Saint-Denis de La Réunion, mercredi 19 juin 2019

 

Quelques mots de retour sur la science économique. Au-delà de l'actualité politique francaise du moment, j'observe actuellement un grand retour de l'ivresse ultralibérale, ce sentiment de la toute-puissance de l'argent et du capital comme lors du retour de la droite dans les années 1986-1988. Le retour du centre-droit au pouvoir en France, même s'il a pu sembler imperceptible en comparaison des années d'ultralibéralisme triomphant sous les socialistes en 2012-2017 (mais ce sont en fait les mêmes hommes plus ou moins qu'on trouvait au pouvoir entre 2012 et 2017 et depuis 2017), nous ramène maintenant à l'époque ultralibérale anglo-saxonne, aux années TINA de Margareth Tatcher («There is no alternative»). Je veux évidemment parler du grand retour de la fièvre des privatisations. 

 

Je veux parler évidemment des privatisations des Aéroports de Paris (ADP) et de la Francaise des Jeux (FDJ), mais pas seulement. Qu'est-ce qui est à l'œuvre derrière ces deux volontés de privatisations ? Répondre à l'appétit d'investisseurs étrangers ou nationaux friands d'ex fleurons monopolistiques, à des prix bradés et au potentiel de développement invraisemblable ? Répondre à une volonté munichoise ou bruxelloise de détruire des monopoles nationaux sous le prétexte que la mise en concurrence et la constitution de firmes privées est forcément toujours mieux pour le consommateur. Même si des centaines de contre-exemples comme dans le domaine de l'électricité ou le rail, devrait suffire à démontrer aux hauts fonctionnaires européens que le consommateur n'est jamais le gagnant dans les remises en cause des monopoles publics. Mais Bruxelles en a-t-elle quelque chose à faire ? Les hauts fonctionnaires européens détruisent-ils les monopoles étatiques par pure idéologie aveugle ou par pur intérêt financier, parce qu'ils trouvent ensuite à être employés par ces mêmes groupes ou ces mêmes entreprises qu'ils auront régulièrement avantagé ? Ou bien pour une quelconque autre réponse, comme de répondre à un mandat donné à ce Président et à ce gouvernement que quelques intérêts privés ont porté au pouvoir pour y effectuer certaines tâches ?

**CONSIGNE 1**
Pouvez-vous présenter sous forme de tableau Markdown les lignes des enregistrements, depuis leur début jusqu'à la ligne contenant « rusty ceiling tile [796, 0, 876, 16] » comprise, avec une colonne Numéro pour le rang et une colonne Ligne pour le texte ? Omettez les lignes vides et les images.

Enregistrements d'une collection de données:

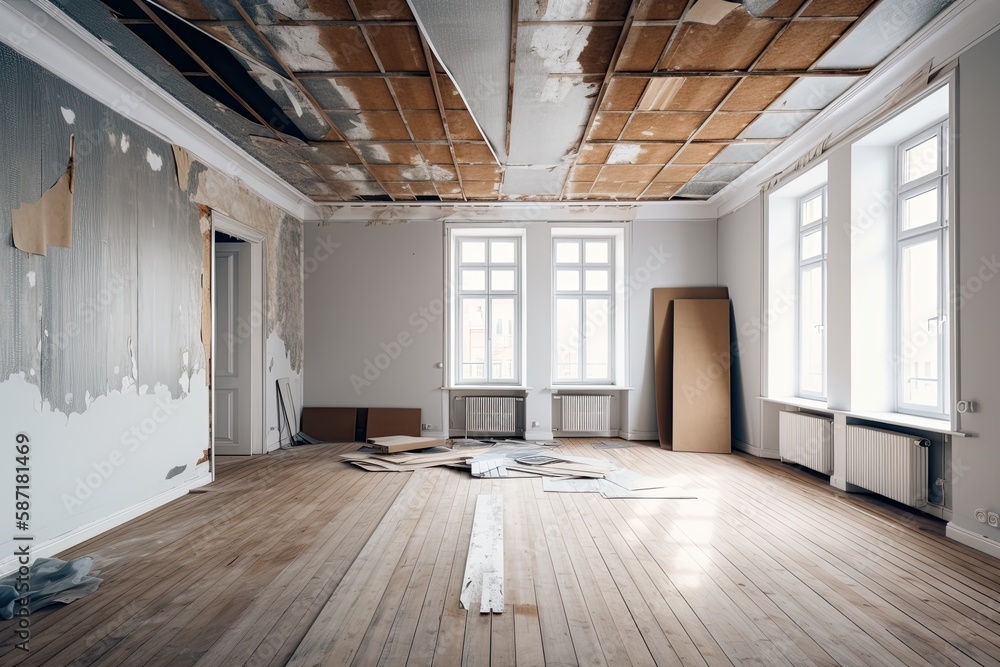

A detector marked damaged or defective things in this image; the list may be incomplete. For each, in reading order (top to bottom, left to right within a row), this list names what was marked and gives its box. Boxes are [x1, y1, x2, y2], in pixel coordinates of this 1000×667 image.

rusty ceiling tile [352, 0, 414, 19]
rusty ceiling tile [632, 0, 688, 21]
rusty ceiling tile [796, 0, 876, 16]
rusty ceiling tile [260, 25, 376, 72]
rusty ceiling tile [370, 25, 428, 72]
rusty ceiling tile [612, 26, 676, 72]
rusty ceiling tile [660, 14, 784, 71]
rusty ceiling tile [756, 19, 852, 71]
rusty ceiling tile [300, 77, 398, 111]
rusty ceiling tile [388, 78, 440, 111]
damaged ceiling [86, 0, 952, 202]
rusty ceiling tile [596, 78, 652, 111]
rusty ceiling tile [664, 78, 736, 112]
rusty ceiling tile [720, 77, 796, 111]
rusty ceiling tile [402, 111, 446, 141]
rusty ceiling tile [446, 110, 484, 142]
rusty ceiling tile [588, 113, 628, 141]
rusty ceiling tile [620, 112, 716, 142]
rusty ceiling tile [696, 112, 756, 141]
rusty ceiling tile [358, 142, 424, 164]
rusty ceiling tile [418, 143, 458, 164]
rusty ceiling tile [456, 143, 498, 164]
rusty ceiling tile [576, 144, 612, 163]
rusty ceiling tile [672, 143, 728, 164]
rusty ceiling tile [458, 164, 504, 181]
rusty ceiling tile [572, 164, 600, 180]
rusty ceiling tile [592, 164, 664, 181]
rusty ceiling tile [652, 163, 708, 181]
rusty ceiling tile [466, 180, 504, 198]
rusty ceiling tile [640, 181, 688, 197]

**CONSIGNE 2**
Pouvez-vous prolonger le texte sur les privatisations à la suite de sa dernière phrase ?

**RÉPONSE RÉDIGÉE 1**
| Numéro | Ligne |
|---|---|
| 1 | A detector marked damaged or defective things in this image; the list may be incomplete. For each, in reading order (top to bottom, left to right within a row), this list names what was marked and gives its box. Boxes are [x1, y1, x2, y2], in pixel coordinates of this 1000×667 image. |
| 2 | rusty ceiling tile [352, 0, 414, 19] |
| 3 | rusty ceiling tile [632, 0, 688, 21] |
| 4 | rusty ceiling tile [796, 0, 876, 16] |

**RÉPONSE RÉDIGÉE 2**
Mais quand je parle de fièvre de privatisations, je pense à une volonté maladive de se partager la dépouille des services publics français. Il n'y a pas longtemps, j'entendais qu'une fraction non négligeable  de députés interrogeaient la pertinence de la privatisation du domaine autoroutiers français, cédé puis concessionnellement reconduit pour des bouchées de pain à des groupes comme Eiffage, Bouygues ou Vinci, et qui assurent la rentabilité de ces groupes. Autrefois, on faisait construire et porter par des intérêts privés des investissements collectifs hasardeux (mais éventuellement rentables) qui furent nationalisés par la suite (je pense ici aux chemins de fer dans les années 1850-1900 entre autres exemples). Aujourd'hui, depuis quelques décennies, c'est le choix inverse qui est mis en oeuvre : on fait porter un secteur public le financement d'investissements publics en permettant aux intérêts privés de s'enrichir invraisemblablement au cas ces investissements deviendraient particulièrement rentables (cas des partenariats publics privés) ou d'en profiter ulterieurement. Deuxième choix ouvert par les privatisations : on fait financer par l'Etat des investissements publics qu'on revend ensuite pour une bouchée de pain à des interets privés pour qu'ils profitent des fruits et de leur rentabilité. C'est ce que l'on appelle la socialisation des pertes et la privatisation des profits.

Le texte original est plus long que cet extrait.